Quella degli uccellini protetti e proibiti, peculiarità dello spiedo non solo bresciano, è da tempo materia di scontro politico sul terreno, scivoloso, della regolamentazione dell'attività venatoria. La Lega ci ha provato anche di recente.
L'ultima proposta del consigliere regionale Floriano Massardi sulla caccia in deroga, al fine di allentarne le maglie, risale alla fine dello scorso marzo: all'ordine del giorno una serie di modifiche alla Legge regionale 26 del 1993, tra le quali quella di consentire la caccia al cardellino, verdone, lucherino, fringuello, peppola, frosone, pispola, storno e tordela.
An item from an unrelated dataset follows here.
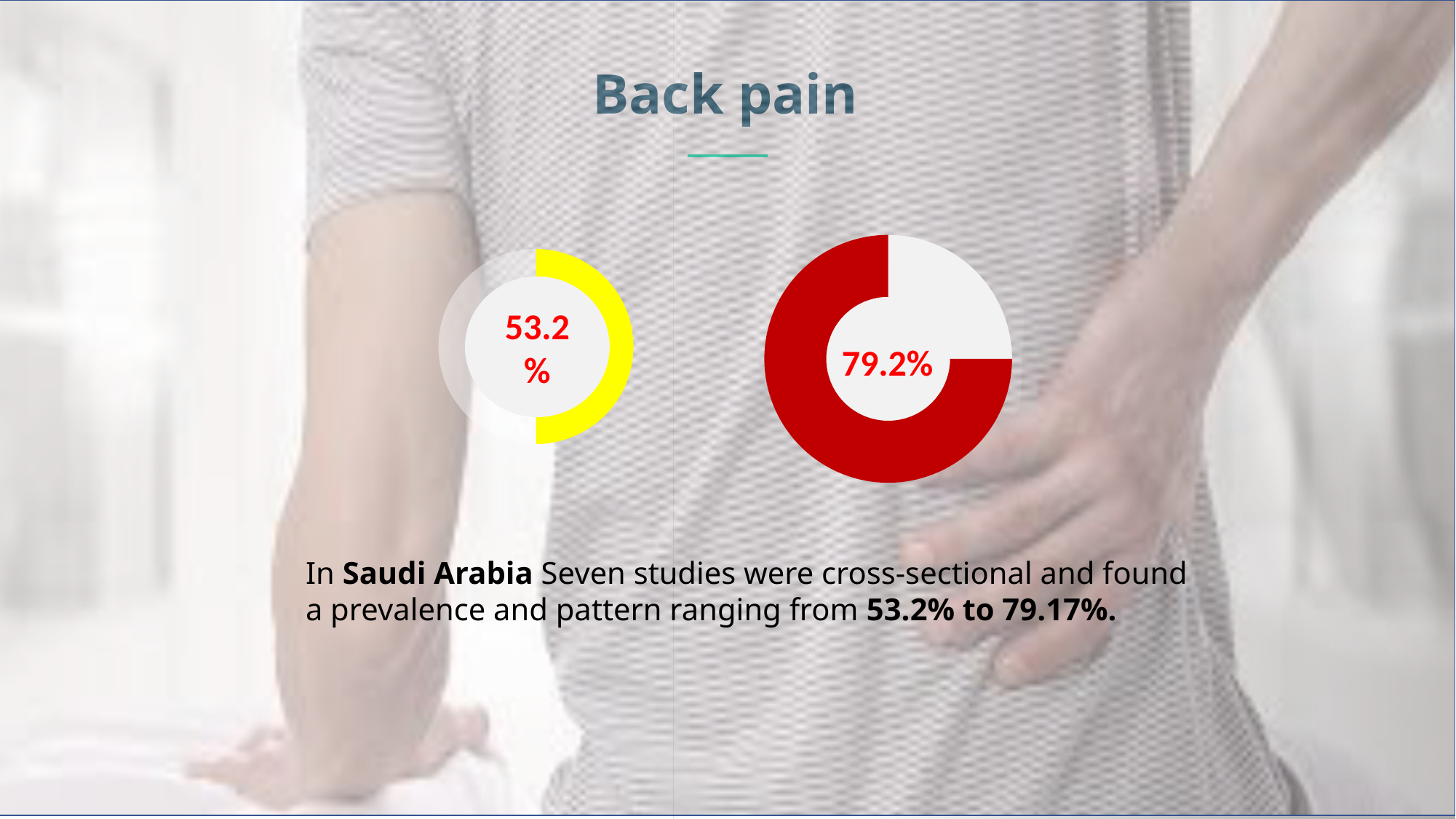
What value is shown in the centre of the left donut chart? 53.2% Which donut chart shows the smallest value, the left or the right? the left Is the value shown in the left donut chart greater or less than 50%? greater What colour is the filled portion of the right donut chart? red What kind of chart is used to display the two percentages on the slide? donut chart Is the value shown in the right donut chart greater or less than 80%? less How many donut charts are shown on the slide? 2 What is the difference between the value in the right donut chart and the value in the left donut chart? 26% What value is shown in the centre of the right donut chart? 79.2% Which of the two donut charts shows the larger value, the left or the right? the right What colour is the filled portion of the left donut chart? yellow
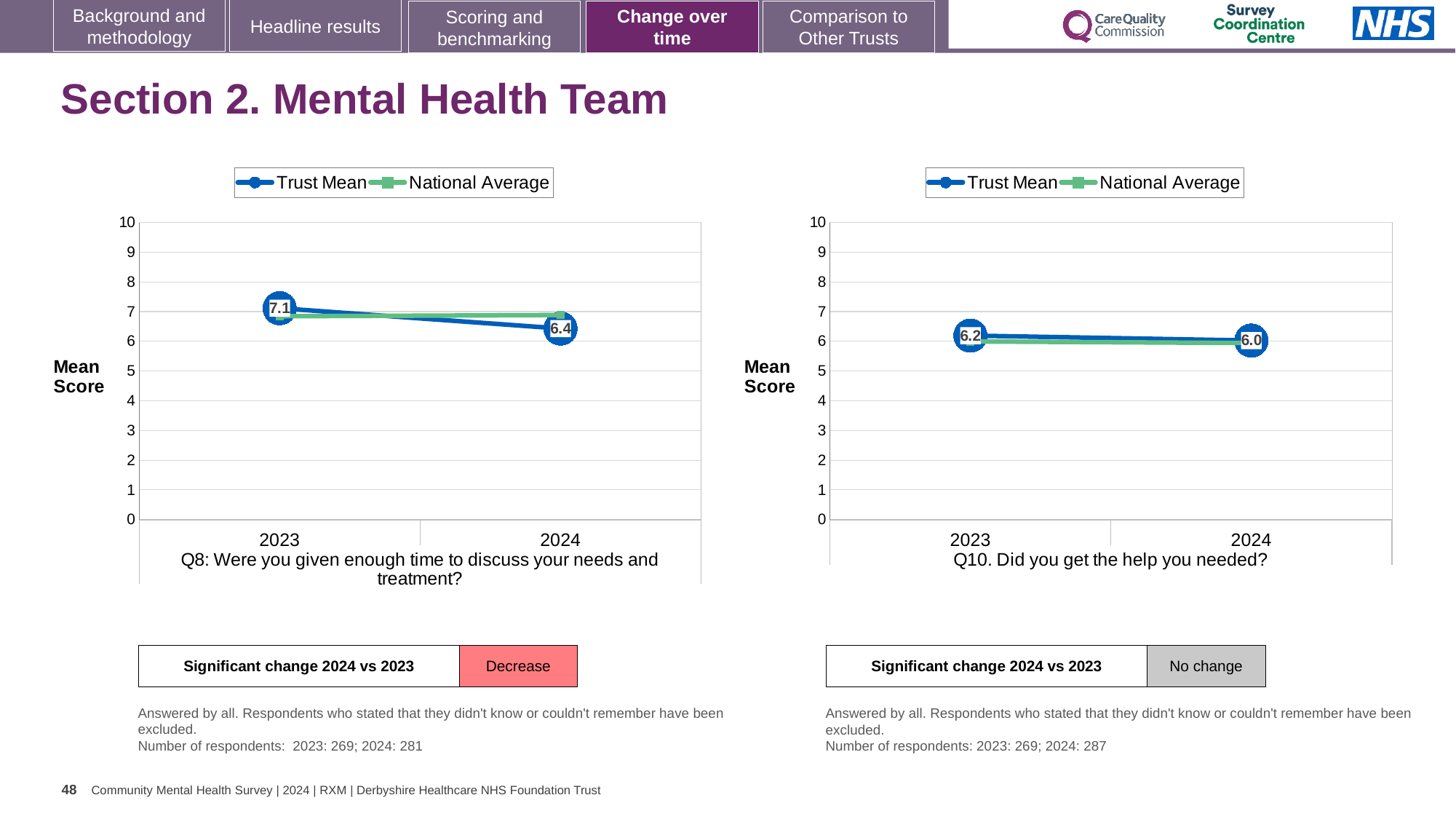
In the Q10 chart (right), what is the Trust Mean for 2024? 6.0 In the Q8 chart (left), is the National Average for 2024 greater or less than 6? greater In the Q10 chart (right), what is the difference between the Trust Mean in 2023 and 2024? 0.2 In the Q10 chart (right), what is the Trust Mean for 2023? 6.2 What kind of chart is the Q10 chart (right)? line chart In the Q8 chart (left), by how much did the Trust Mean fall from 2023 to 2024? 0.7 In the Q8 chart (left), does the Trust Mean rise or fall from 2023 to 2024? fall What does the 'Significant change 2024 vs 2023' box below the Q8 chart (left) say? Decrease How many years are shown on the x axis of the Q10 chart (right)? 2 In the Q8 chart (left), what is the Trust Mean for 2024? 6.4 How many series does the legend of the Q8 chart (left) list? 2 In the Q8 chart (left), what is the Trust Mean for 2023? 7.1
Nulla di fatto: il Consiglio regionale ha bocciato le mozioni.
A fronte di quanto accaduto a Gardone, però, proprio due parlamentari leghisti, Stefano Borghesi e Matteo Micheli, sottolineano «l'incredibile danno d'immagine procurato alla Val Trompia e soprattutto all'ente Comunità montana».
Enpa Brescia esprime il suo sdegno in un post sul profilo Facebook: «Siamo amareggiati e arrabbiati, perché spesso chi dovrebbe dare l'esempio e far rispettare le regole è in realtà il primo che se ne frega».
Dello stesso tenore il commento della Lac (la Lega anti caccia): «Quanto avvenuto è vergognoso, ennesimo sintomo della ridottissima percezione dell'illegalità venatoria nelle valli bresciane, non a caso al primo posto in Italia, e ai primi in Europa, per l'incidenza del bracconaggio».